Deputy National Security Adviser for Homeland Security and Counterterrorism John Brennan


Busniness Inside
By Michael Kelley and Geoffrey Ingersoll 
Monday, January 07, 2013

There are multiple indications that this afternoon President Obama will nominate White House homeland-security and counterterrorism adviser John Brennan to be the next director of the CIA.

The move is controversial given Brennan's role as primary architect of President Obama's drone "kill list," a policy move that "concentrated power over the use of lethal U.S. force outside war zones within one small team at the White House," according to Kimberly Dozier of the Associated Press.

After Obama took office in 2009 the CIA expanded its covert use of drones in Pakistan, Afghanistan, Somalia and Yemen.

Brennan has been called "Obama's high priest of targeted killings" since he "transformed U.S. counterterrorism policy" by creating the "disposition matrix" that keeps track of evolving procedures and legal justifications for the targeted killings the U.S. now relies on in the war on terror.

Karen DeYoung of the Washington Post noted that "Brennan wields enormous power in shaping decisions on 'kill' lists and the allocation of armed drones, the war’s signature weapon ... When operations are proposed in Yemen, Somalia or elsewhere, it is Brennan alone who takes the recommendations to Obama for a final sign-off."

With the Joint Chiefs of Staff focus on the withdrawal in Afghanistan and the pivot to the Pacific, they've been effectively pushed out of the decision-making process on small covert wars, entrenching the drone program in the hands of the CIA working closely with the U.S. Joint Special Operations Command (JSOC).

In November a New York Times op-ed by Gregory Johnson argued that Brennan was the wrong man to succeed David Petraeus as CIA chief since Brennan "is largely responsible for America’s current flawed counterterrorism strategy, which relies too heavily on drone strikes that frequently kill civilians and provide Al Qaeda with countless new recruits."

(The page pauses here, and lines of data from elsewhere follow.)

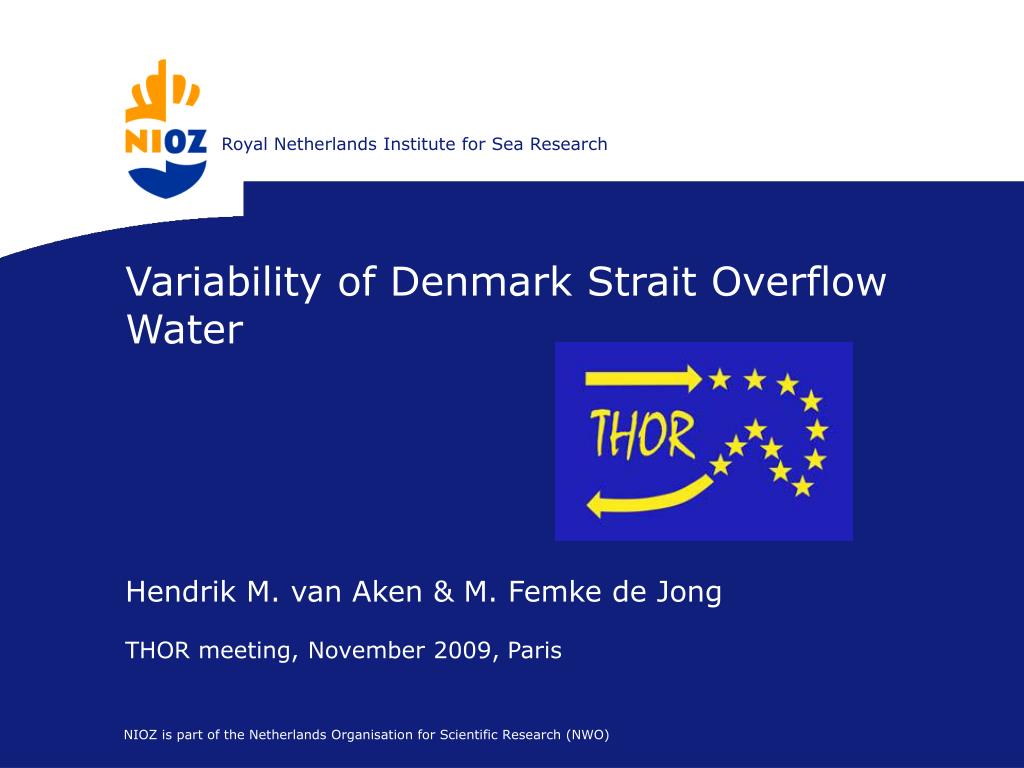 NIOZ Royal Netherlands Institute for Sea Research

Variability of Denmark Strait Overflow Water

THOR

Hendrik M. van Aken & M. Femke de Jong

THOR meeting, November 2009, Paris

NIOZ is part of the Netherlands Organisation for Scientific Research (NWO)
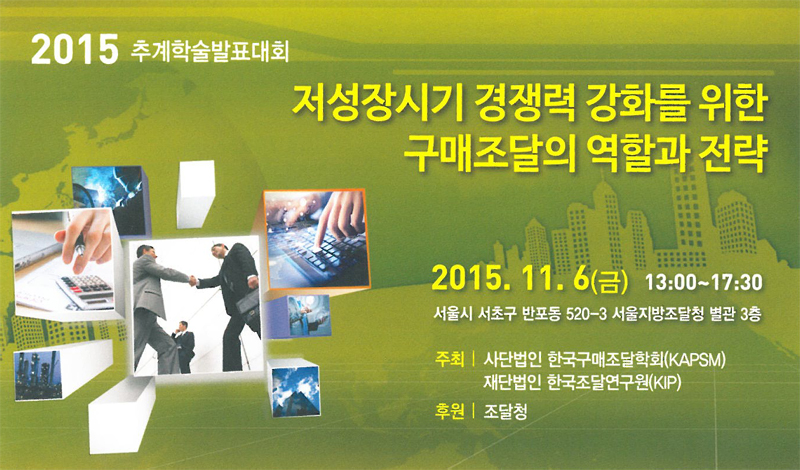 2015 추계학술발표대회

저성장시기 경쟁력 강화를 위한
구매조달의 역할과 전략

2015. 11. 6(금) 13:00~17:30
서울시 서초구 반포동 520-3 서울지방조달청 별관 3층

주최 | 사단법인 한국구매조달학회(KAPSM)
재단법인 한국조달연구원(KIP)

후원 | 조달청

In May Brennan argued that America is "in an armed conflict with al Qaeda, the Taliban and associated forces, in response to the 9/11 attacks" and that there is nothing in international law that "bans the use of remotely piloted aircraft for this purpose or that prohibits us from using lethal force against our enemies outside of an active battlefield, at least when the country involved consents or is unable or unwilling to take action against the threat."

Brennan is current acting director of of the National Counterterroism Center, which not only develops the disposition matrix that is the foundation of Obama's kill lists, but also copies and examines entire government databases to predict possible criminal behavior of any U.S. citizen.

In 2008 Brennan withdrew his name for the post because of backlash over his support of "enhanced interrogation techniques" during the Bush administration.

All in all, the nomination of Brennan clearly indicates the Obama administration's acceptance and continuation of controversial Bush administration policies.